Multi-Strategy AI Reasoning System implementing cutting-edge techniques from recent AI research papers. Built with Groq LLM, Tavily Search, and ChromaDB for production-ready AI agent capabilities.
| Feature | Description |
|---|---|
| 🔗 Chain-of-Thought | Step-by-step reasoning with self-consistency voting |
| 🌳 Tree-of-Thoughts | Multi-path exploration with beam search |
| ⚡ ReAct Agent | Reasoning + Acting with real web search |
| 👥 Multi-Agent | Planner → Worker → Critic collaboration |
| 🧠 LLM Auto-Classifier | Intelligent strategy routing based on task type |
| 🌐 Real Web Search | Tavily API integration for live information |
| 💾 Vector Memory | ChromaDB for persistent knowledge storage |
| 🛡️ Rate Limiting | API protection (10/min, 100/day per user) |
| 🌊 Streaming | Real-time response streaming |
Try it now: https://huggingface.co/spaces/SaiTejaSrivilli/ai-agent-system
┌─────────────────────────────────────────────────────────────┐
│ User Input │
└─────────────────────────┬───────────────────────────────────┘
│
▼
┌─────────────────────────────────────────────────────────────┐
│ 🧠 LLM-Based Auto-Classifier │
│ (Intelligent routing based on task analysis) │
└─────────────────────────┬───────────────────────────────────┘
│
┌───────────────┼───────────────┬───────────────┐
▼ ▼ ▼ ▼
┌─────────────┐ ┌─────────────┐ ┌─────────────┐ ┌─────────────┐
│ Chain-of │ │ Tree-of │ │ ReAct │ │ Multi- │
│ Thought │ │ Thoughts │ │ Agent │ │ Agent │
│ │ │ │ │ │ │ │
│ • 3 paths │ │ • Beam=3 │ │ • Search │ │ • Planner │
│ • Voting │ │ • Depth=3 │ │ • Memory │ │ • Worker │
│ • Consensus │ │ • Scoring │ │ • Tools │ │ • Critic │
└─────────────┘ └─────────────┘ └─────────────┘ └─────────────┘
│ │ │ │
└───────────────┴───────────────┴───────────────┘
│
▼
┌─────────────────────────────────────────────────────────────┐
│ 📤 Final Response │
│ (Answer + Metadata + Confidence) │
└─────────────────────────────────────────────────────────────┘
The system uses an LLM-based classifier (not keyword matching) to intelligently route queries:
def _classify(self, task: str) -> str:
"""LLM-based intelligent task classification."""

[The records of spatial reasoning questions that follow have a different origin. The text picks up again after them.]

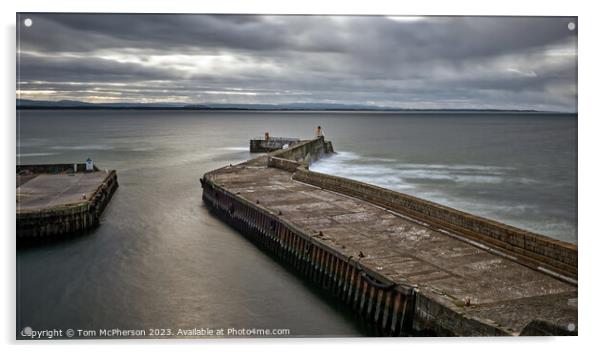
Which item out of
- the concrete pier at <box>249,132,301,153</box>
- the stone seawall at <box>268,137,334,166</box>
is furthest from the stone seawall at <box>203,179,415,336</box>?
the concrete pier at <box>249,132,301,153</box>

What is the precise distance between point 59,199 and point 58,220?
202 cm

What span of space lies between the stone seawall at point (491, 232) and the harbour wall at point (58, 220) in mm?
8473

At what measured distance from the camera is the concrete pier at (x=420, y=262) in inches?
296

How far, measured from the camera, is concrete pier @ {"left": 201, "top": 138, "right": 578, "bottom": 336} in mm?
7527

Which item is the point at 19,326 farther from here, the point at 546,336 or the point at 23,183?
the point at 23,183

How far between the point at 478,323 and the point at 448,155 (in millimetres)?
34049

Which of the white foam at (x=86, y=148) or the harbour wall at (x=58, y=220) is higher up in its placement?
the white foam at (x=86, y=148)

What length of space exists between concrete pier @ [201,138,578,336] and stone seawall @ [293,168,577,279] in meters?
0.02

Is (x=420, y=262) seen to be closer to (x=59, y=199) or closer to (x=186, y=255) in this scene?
(x=186, y=255)

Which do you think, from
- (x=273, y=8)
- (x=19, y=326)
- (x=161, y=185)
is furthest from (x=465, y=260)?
(x=161, y=185)

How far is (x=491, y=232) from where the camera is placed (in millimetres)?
10266

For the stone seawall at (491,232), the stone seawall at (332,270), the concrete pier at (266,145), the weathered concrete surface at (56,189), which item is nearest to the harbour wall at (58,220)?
the weathered concrete surface at (56,189)

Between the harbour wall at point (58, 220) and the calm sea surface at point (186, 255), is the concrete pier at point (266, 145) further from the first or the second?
the harbour wall at point (58, 220)
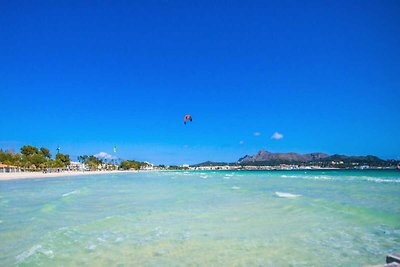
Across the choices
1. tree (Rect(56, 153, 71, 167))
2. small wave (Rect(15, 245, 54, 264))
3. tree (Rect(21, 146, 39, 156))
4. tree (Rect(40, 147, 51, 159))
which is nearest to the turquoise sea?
small wave (Rect(15, 245, 54, 264))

classify_prompt = f"""Classify this task into ONE category:
- cot: Math problems, calculations, logic puzzles
- tot: Creative tasks, design, brainstorming
- react: Research questions, factual queries, current events
- multi: Complex writing, essays, detailed analysis
Task: "{task}"
Category:"""
response = self.llm.generate(classify_prompt, temperature=0.1)
# Returns: cot, tot, react, or multi| Query | Strategy | Reason |
|---|---|---|
| "Calculate 15% tip on $85" | Chain-of-Thought | Math calculation |
| "Design a logo for a coffee shop" | Tree-of-Thoughts | Creative task |
| "What are the latest AI developments?" | ReAct Agent | Research/current events |
| "Write an analysis of remote work" | Multi-Agent | Complex writing task |
| "Explain quantum computing" | ReAct Agent | Factual explanation |
| "Create a marketing strategy" | Multi-Agent | Complex planning |
# Generates 3 independent reasoning paths
# Uses majority voting for final answer
# Smart answer extraction with money detection ($5 not just 5)
Example Output:
- Path 1: "$5" (via step-by-step calculation)

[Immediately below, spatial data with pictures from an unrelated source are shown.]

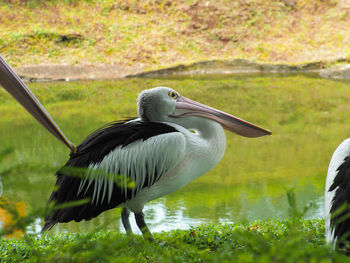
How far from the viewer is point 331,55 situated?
15.6 m

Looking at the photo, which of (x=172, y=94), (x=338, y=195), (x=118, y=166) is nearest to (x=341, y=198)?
(x=338, y=195)

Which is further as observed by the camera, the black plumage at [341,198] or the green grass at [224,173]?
the black plumage at [341,198]

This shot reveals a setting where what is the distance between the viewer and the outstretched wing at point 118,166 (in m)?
2.60

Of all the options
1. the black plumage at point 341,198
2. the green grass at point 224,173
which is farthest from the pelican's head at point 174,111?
the black plumage at point 341,198

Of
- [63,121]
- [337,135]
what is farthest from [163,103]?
[63,121]

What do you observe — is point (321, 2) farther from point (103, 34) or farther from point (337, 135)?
point (337, 135)

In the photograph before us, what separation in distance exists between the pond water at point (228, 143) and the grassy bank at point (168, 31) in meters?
2.35

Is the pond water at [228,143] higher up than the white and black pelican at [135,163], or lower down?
lower down

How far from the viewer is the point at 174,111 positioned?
297cm

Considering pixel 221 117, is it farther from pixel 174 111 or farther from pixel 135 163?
pixel 135 163

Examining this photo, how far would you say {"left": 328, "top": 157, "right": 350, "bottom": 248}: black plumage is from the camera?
1704mm

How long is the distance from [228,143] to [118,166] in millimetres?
4415

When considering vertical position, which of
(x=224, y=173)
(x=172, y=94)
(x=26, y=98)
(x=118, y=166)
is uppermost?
(x=26, y=98)

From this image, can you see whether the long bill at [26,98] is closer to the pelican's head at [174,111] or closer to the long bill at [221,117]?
the pelican's head at [174,111]
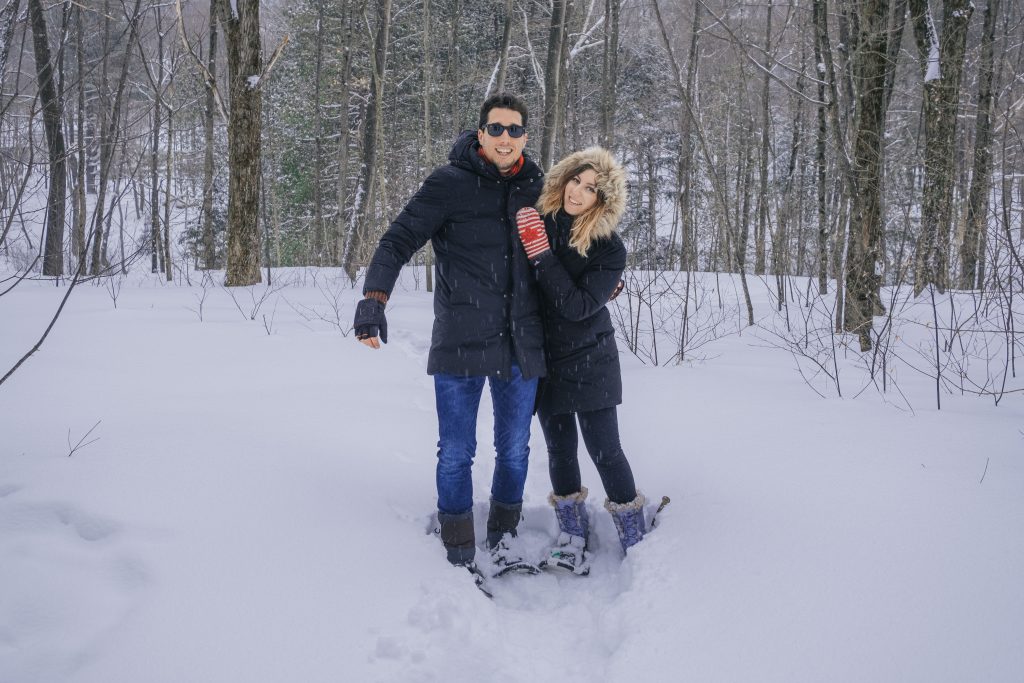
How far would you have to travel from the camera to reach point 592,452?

- Path 2: "$5" (via different approach)
- Path 3: "$5" (via verification)
- Final: "$5" with 100% confidence# Explores multiple solution branches
# Beam width: 3, Depth: 3
# Scores and prunes paths for best solutions
Example: "Design an AI fitness feature"
- Branch 1: Personalized workout AI (Score: 8.5)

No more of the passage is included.